- _TASK REQUIREMENTS_:
(a) In the patent text, reproduce the passage from "The continuous conduction" up to and including "harmonic distortion (THD).".
(b) For each statement, decide whether it agrees with the patent text. Answer yes or no, and quote the words of the patent text that settle it.
(i) The first resettable integrator integrates the amplified input current signal.
(ii) The integrator status control unit resets the first and second output signals using a leading edge method.
(iii) The reset port of the flipflop connects with the comparator.

- _SOURCE EXTRACT_:

US7256569B2ExpiredUtilityA1

Apparatus and method for continuous conduction mode boost voltage power factor correction with an average current control mode

93
Assignee: POWER MAN ASSOCIATES LLCPriority: Aug 1, 2005Filed: Oct 5, 2005Granted: Aug 14, 2007
Est. expiryAug 1, 2025(expired)· nominal 20-yr term from priority
G05F 1/70
93
PatentIndex Score
34
Cited by
7
References
20
Claims

Abstract

The continuous conduction mode (CCM) boost voltage power factor correction apparatus with an average-current control mode of the present invention uses resettable integrators to integrate the difference voltage signal outputted from the voltage error amplifier and the input current signal obtained from detection. The integration results are then compared to control the duty cycle of the switch. Thereby, the input current and the input voltage in the AC/DC electrical power converter have a proportion relation and their phases are the same as each other. The components used in this control method are simpler than the PFC circuit of the prior art. It is easy to integrate in one chip with fewer pins. The apparatus of the present invention has a high power factor and a low total harmonic distortion (THD).

Claims

exact text as granted — not AI-modified
1. A continuous conduction mode (CCM) boost voltage power factor correction (PFC) apparatus with a current-averaging control mode, that is used for an AC/DC electrical power converter, using a cycle signal outputted from an oscillator to control a switch to trim the input current of the AC/DC electrical power converter and make the input current have a sine waveform and its phase be the same as the input voltage, comprising:
 a voltage error amplifier, connected with the output port of the AC/DC electrical power converter, for obtaining a voltage feedback signal, the voltage feedback signal is compared with a reference voltage to output a difference voltage signal; 
 a first resettable integrator, connected with the voltage error amplifier, for integrating the difference voltage signal to output a first output signal; 
 a second resettable integrator, obtaining an amplified input current signal via a detection resistor and an amplifier and integrating the amplified input current signal to output a second output signal; 
 a comparator, connected with the first resettable integrator and the second resettable integrator, for comparing the first output signal with the second output signal to output a power factor amended signal; 
 a flipflop, a reset port of the flipflop connects with the oscillator and a set port of the flipflop connects with the comparator via a PFC output controller, for receiving a PFC setting signal outputted from the PFC output controller, the flipflop outputs a control signal to control the switch in time according to an output cycle signal outputted from the oscillator; and 
 an integrator status control unit, connected with the oscillator, the flipflop, the first resettable integrator and the second resettable integrator, for receiving the control signal to individually output a first reset signal and a second reset signal to the first resettable integrator and the second resettable integrator, the integrator status control unit resets the first output signal and the second output signal by using a leading edge method.

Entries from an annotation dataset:

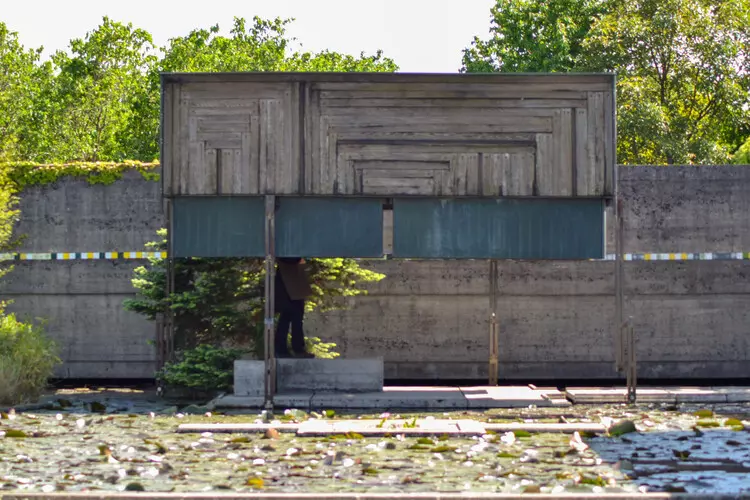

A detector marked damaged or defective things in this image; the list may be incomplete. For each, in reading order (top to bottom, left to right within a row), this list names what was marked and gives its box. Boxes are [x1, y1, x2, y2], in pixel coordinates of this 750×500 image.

rusty metal support [262, 195, 278, 410]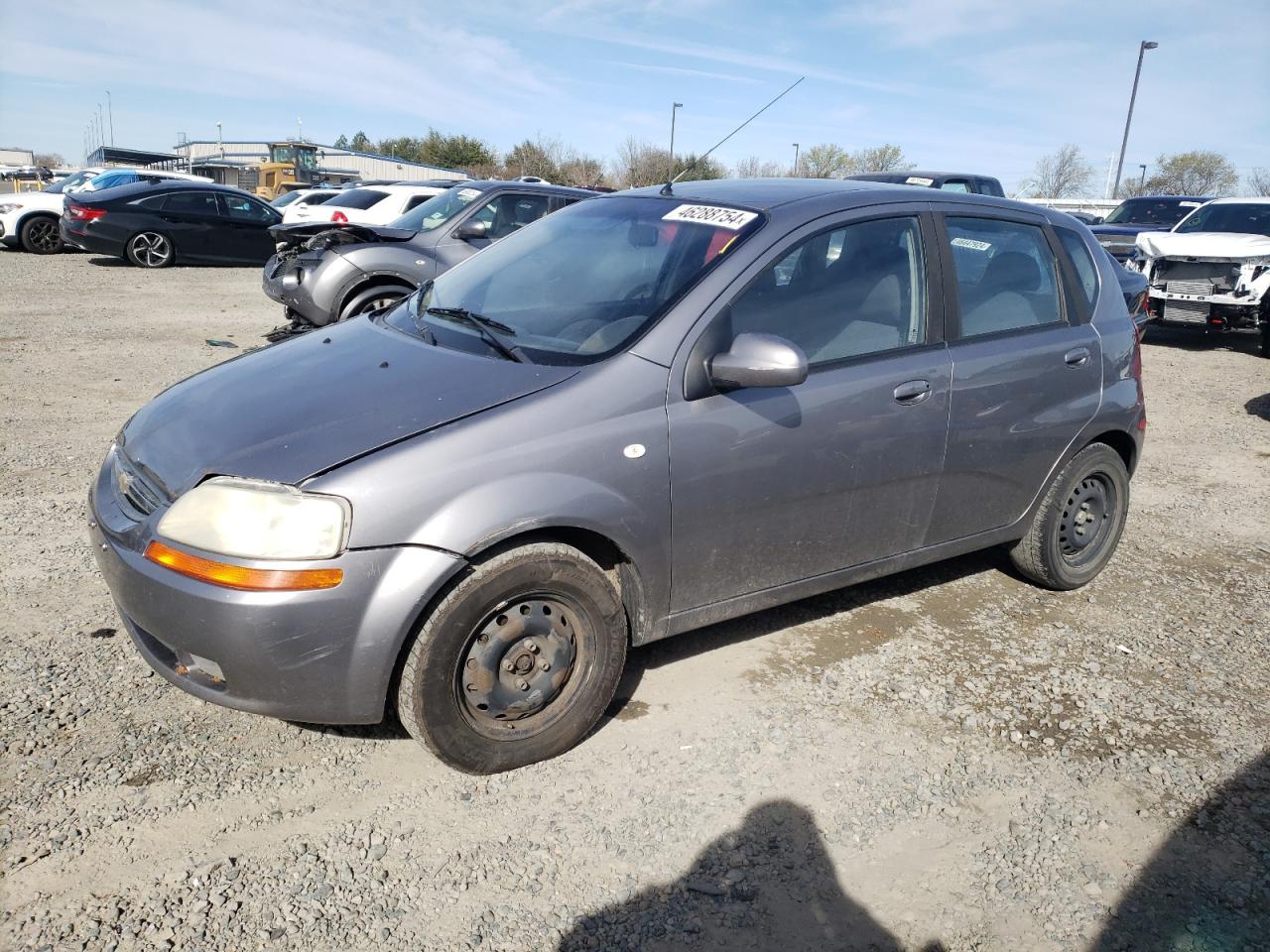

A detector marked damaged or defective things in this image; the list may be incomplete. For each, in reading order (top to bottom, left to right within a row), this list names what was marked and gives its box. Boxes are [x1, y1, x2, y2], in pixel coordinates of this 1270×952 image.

car with missing bumper [264, 179, 599, 332]
crashed car with open hood [1132, 197, 1270, 357]
damaged white car [1137, 197, 1270, 357]
car with missing bumper [1137, 197, 1270, 357]
car with missing bumper [86, 178, 1143, 776]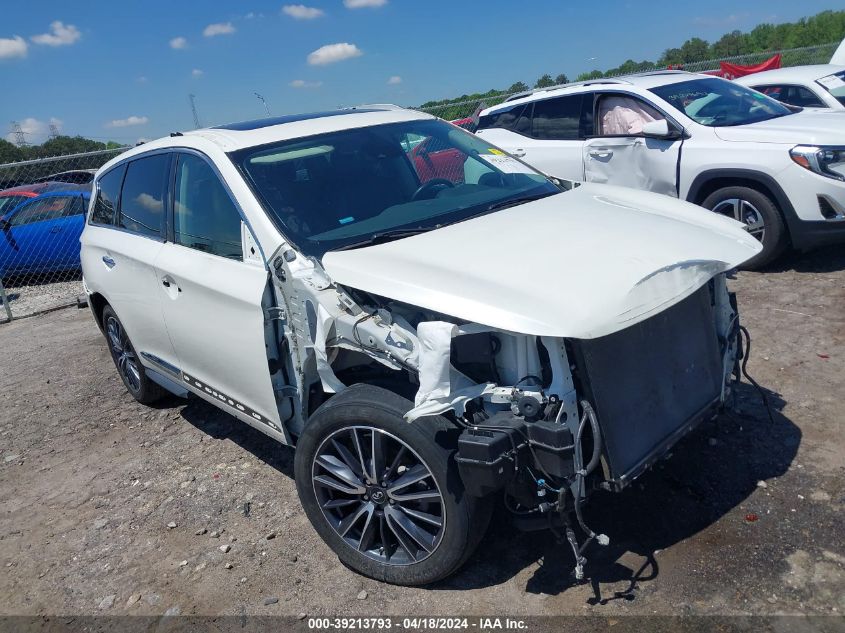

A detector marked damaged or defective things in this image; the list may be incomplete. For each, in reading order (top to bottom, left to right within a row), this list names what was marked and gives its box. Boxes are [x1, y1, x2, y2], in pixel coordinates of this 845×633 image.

- _ANSWERS TO THE EXERCISES_:
(a)
The continuous conduction mode (CCM) boost voltage power factor correction apparatus with an average-current control mode of the present invention uses resettable integrators to integrate the difference voltage signal outputted from the voltage error amplifier and the input current signal obtained from detection. The integration results are then compared to control the duty cycle of the switch. Thereby, the input current and the input voltage in the AC/DC electrical power converter have a proportion relation and their phases are the same as each other. The components used in this control method are simpler than the PFC circuit of the prior art. It is easy to integrate in one chip with fewer pins. The apparatus of the present invention has a high power factor and a low total harmonic distortion (THD).

(b)
(i) No: "a first resettable integrator, connected with the voltage error amplifier, for integrating the difference voltage signal to output a first output signal"
(ii) Yes: "the integrator status control unit resets the first output signal and the second output signal by using a leading edge method"
(iii) No: "a reset port of the flipflop connects with the oscillator and a set port of the flipflop connects with the comparator via a PFC output controller"